Thursday, July 30, 2009

Unlucky bastards

First, a shout-out to my homie Esther Pun. She and I were chatting the other day, and the topic of genocide came up (yep, just your usual inane banter). She inspired me to do some writing. Genocide is still too big a topic for me to tackle just yet, so I'll try to place another piece of the puzzle.

Today's topic falls under the heading of system justification. That's the tendency of people in a society to justify the status quo. It's a cognitive bias that manages to quell or circumvent emotions that might otherwise lead to beneficial change.

One statement that reflects this bias is the idea that bad things happen to bad people. Now, while it may be the case that "bad people" bring additional misery to themselves, the bias runs deeper than that. The fascinating discovery I want to share today is how pervasive and irrational the tendency can be.

As usual, I'll save myself some time and you some misery by pointing you to the original piece, this time on "the lucky effect."

For those of you too busy to read this fascinating article, the sum-up is this: when we associate even a few members of a particular group with unlucky outcomes, we tend to see the entire group as deserving of arbitrary misfortune. If I show you that a blue-shirted (!) individual has had is home broken into while a red-shirted one has won the lottery, along with one or two more polarizing examples, you're likely to prefer red-shirted people in general. And presumably what's going on inside your head is a justification that red-shirted people must be somehow deserving of the obviously-random fortunes that have befallen them.
- - - -
== What needs to be done ==
Reproduce the blog post on system justification and "the lucky effect" in full, word for word.

== Data section ==
- - - -
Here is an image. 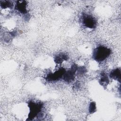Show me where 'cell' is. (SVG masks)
Listing matches in <instances>:
<instances>
[{
  "label": "cell",
  "instance_id": "cell-1",
  "mask_svg": "<svg viewBox=\"0 0 121 121\" xmlns=\"http://www.w3.org/2000/svg\"><path fill=\"white\" fill-rule=\"evenodd\" d=\"M28 105L29 107L30 112L27 120H32L36 117L37 118L38 117L42 118L43 117V113L42 112V110L43 106L42 102L30 101L29 102Z\"/></svg>",
  "mask_w": 121,
  "mask_h": 121
},
{
  "label": "cell",
  "instance_id": "cell-2",
  "mask_svg": "<svg viewBox=\"0 0 121 121\" xmlns=\"http://www.w3.org/2000/svg\"><path fill=\"white\" fill-rule=\"evenodd\" d=\"M111 50L104 45H99L96 47L93 53V59L98 61L102 62L106 60L111 54Z\"/></svg>",
  "mask_w": 121,
  "mask_h": 121
},
{
  "label": "cell",
  "instance_id": "cell-3",
  "mask_svg": "<svg viewBox=\"0 0 121 121\" xmlns=\"http://www.w3.org/2000/svg\"><path fill=\"white\" fill-rule=\"evenodd\" d=\"M81 23L84 27L94 29L96 27L97 22L96 19L92 15L84 14L81 17Z\"/></svg>",
  "mask_w": 121,
  "mask_h": 121
},
{
  "label": "cell",
  "instance_id": "cell-4",
  "mask_svg": "<svg viewBox=\"0 0 121 121\" xmlns=\"http://www.w3.org/2000/svg\"><path fill=\"white\" fill-rule=\"evenodd\" d=\"M66 70L63 68H60L54 73H49L47 75L45 79L48 81H54L62 78Z\"/></svg>",
  "mask_w": 121,
  "mask_h": 121
},
{
  "label": "cell",
  "instance_id": "cell-5",
  "mask_svg": "<svg viewBox=\"0 0 121 121\" xmlns=\"http://www.w3.org/2000/svg\"><path fill=\"white\" fill-rule=\"evenodd\" d=\"M26 5L27 3L26 1H17L15 6V9L20 13L25 14L27 12Z\"/></svg>",
  "mask_w": 121,
  "mask_h": 121
},
{
  "label": "cell",
  "instance_id": "cell-6",
  "mask_svg": "<svg viewBox=\"0 0 121 121\" xmlns=\"http://www.w3.org/2000/svg\"><path fill=\"white\" fill-rule=\"evenodd\" d=\"M121 69L120 68H116L111 71L109 76L111 78L117 80L120 82L121 76Z\"/></svg>",
  "mask_w": 121,
  "mask_h": 121
},
{
  "label": "cell",
  "instance_id": "cell-7",
  "mask_svg": "<svg viewBox=\"0 0 121 121\" xmlns=\"http://www.w3.org/2000/svg\"><path fill=\"white\" fill-rule=\"evenodd\" d=\"M68 59V55L64 53H61L57 55L54 57V62L56 64H60L63 61Z\"/></svg>",
  "mask_w": 121,
  "mask_h": 121
},
{
  "label": "cell",
  "instance_id": "cell-8",
  "mask_svg": "<svg viewBox=\"0 0 121 121\" xmlns=\"http://www.w3.org/2000/svg\"><path fill=\"white\" fill-rule=\"evenodd\" d=\"M99 82L101 86H106L109 84V79L108 76L104 73V74H102Z\"/></svg>",
  "mask_w": 121,
  "mask_h": 121
},
{
  "label": "cell",
  "instance_id": "cell-9",
  "mask_svg": "<svg viewBox=\"0 0 121 121\" xmlns=\"http://www.w3.org/2000/svg\"><path fill=\"white\" fill-rule=\"evenodd\" d=\"M13 3L10 1H0V7L5 9L6 8H12Z\"/></svg>",
  "mask_w": 121,
  "mask_h": 121
},
{
  "label": "cell",
  "instance_id": "cell-10",
  "mask_svg": "<svg viewBox=\"0 0 121 121\" xmlns=\"http://www.w3.org/2000/svg\"><path fill=\"white\" fill-rule=\"evenodd\" d=\"M96 109V108L95 103L94 102H91L90 104H89V108H88V110H89V113L91 114L94 113L95 112Z\"/></svg>",
  "mask_w": 121,
  "mask_h": 121
}]
</instances>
- - - -
== Complete output ==
Thursday, July 30, 2009

Unlucky bastards

First, a shout-out to my homie Esther Pun. She and I were chatting the other day, and the topic of genocide came up (yep, just your usual inane banter). She inspired me to do some writing. Genocide is still too big a topic for me to tackle just yet, so I'll try to place another piece of the puzzle.

Today's topic falls under the heading of system justification. That's the tendency of people in a society to justify the status quo. It's a cognitive bias that manages to quell or circumvent emotions that might otherwise lead to beneficial change.

One statement that reflects this bias is the idea that bad things happen to bad people. Now, while it may be the case that "bad people" bring additional misery to themselves, the bias runs deeper than that. The fascinating discovery I want to share today is how pervasive and irrational the tendency can be.

As usual, I'll save myself some time and you some misery by pointing you to the original piece, this time on "the lucky effect."

For those of you too busy to read this fascinating article, the sum-up is this: when we associate even a few members of a particular group with unlucky outcomes, we tend to see the entire group as deserving of arbitrary misfortune. If I show you that a blue-shirted (!) individual has had is home broken into while a red-shirted one has won the lottery, along with one or two more polarizing examples, you're likely to prefer red-shirted people in general. And presumably what's going on inside your head is a justification that red-shirted people must be somehow deserving of the obviously-random fortunes that have befallen them.